Bank of Ireland – regarded as Ireland’s least worst bank – must raise €2.2 billion. The bank bullishly said last night that it would do this on its own by internal means and from existing shareholders.
The Government will underwrite the latest fundraising efforts and if the bank fails, State ownership will rise to more than 70 or even 80 per cent.
State-owned EBS must raise a further €438 million on top of the €525 million it still has to find.
US private equity investors led by Dublin firm Cardinal Capital Group may be the only source for this – beyond the State – so a sale to the group looks inevitable.
Irish Life Permanent, the only other bidder for EBS, has to raise a further €98 million on top of its earlier €145 million target so it may have enough on its plate.
Wind-down plans for Anglo Irish Bank and Irish Nationwide Building Society will be decided on by the end of January so these two black-hole lenders will not require recapitalisation.

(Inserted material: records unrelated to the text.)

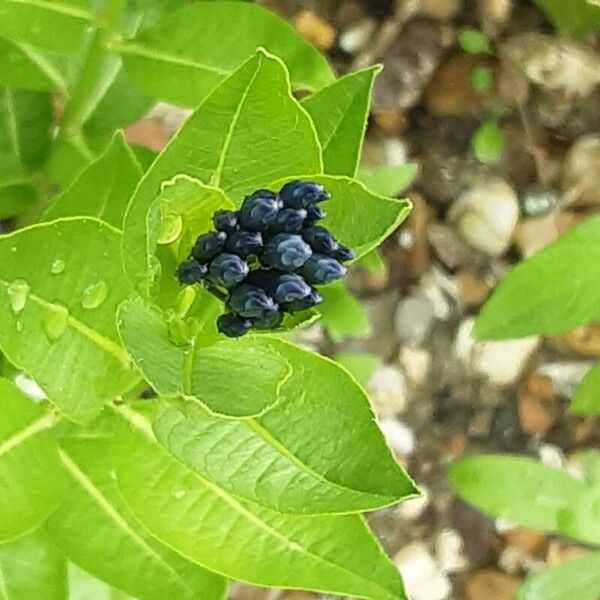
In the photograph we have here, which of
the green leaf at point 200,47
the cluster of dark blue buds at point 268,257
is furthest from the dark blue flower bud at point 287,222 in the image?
the green leaf at point 200,47

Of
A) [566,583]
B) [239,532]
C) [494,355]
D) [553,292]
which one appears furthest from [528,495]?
[239,532]

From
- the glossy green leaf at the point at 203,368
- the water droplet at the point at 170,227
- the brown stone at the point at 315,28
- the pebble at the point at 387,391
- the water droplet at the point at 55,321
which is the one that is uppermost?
the water droplet at the point at 170,227

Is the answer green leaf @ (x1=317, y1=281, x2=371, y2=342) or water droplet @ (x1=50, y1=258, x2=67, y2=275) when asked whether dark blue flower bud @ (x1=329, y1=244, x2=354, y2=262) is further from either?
green leaf @ (x1=317, y1=281, x2=371, y2=342)

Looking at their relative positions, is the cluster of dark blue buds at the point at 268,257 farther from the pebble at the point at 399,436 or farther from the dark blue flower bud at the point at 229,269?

This latest bailout is to support viable banks.
To improve the viability of the four banks left standing, the Central Bank has directed them to plan for the sale of assets through full disposals or their sale to investors through securitisation deals to remove them off their books.
This will shrink their balance sheets, bringing their loans and deposits closer in line so they don’t have to rely on outside investors which no longer lend to them due to concerns about Ireland’s debts.
The banks must split their businesses into core and non-core, like Britain did with RBS and Lloyds. Detailed plans showing how they plan to shrink themselves must be provided by the end of April.
Some €2 billion of the upfront €10 billion for the banks will be used to help them sell these assets.
As part of the shrinking of the banks, the National Asset Management Agency will take a further €16 billion in loans, erasing all land and development loans at AIB and Bank of Ireland in a reversal on previous Government decisions, the most recent in September.
This will push Nama’s loan book to €89 billion, adding thousands more loans and developers.
To reassure the markets further, the Central Bank will seek external verification on its stress testing of the banks next March. Until then, investors will keep looking with trepidation at the waters beyond the banks’ buffers.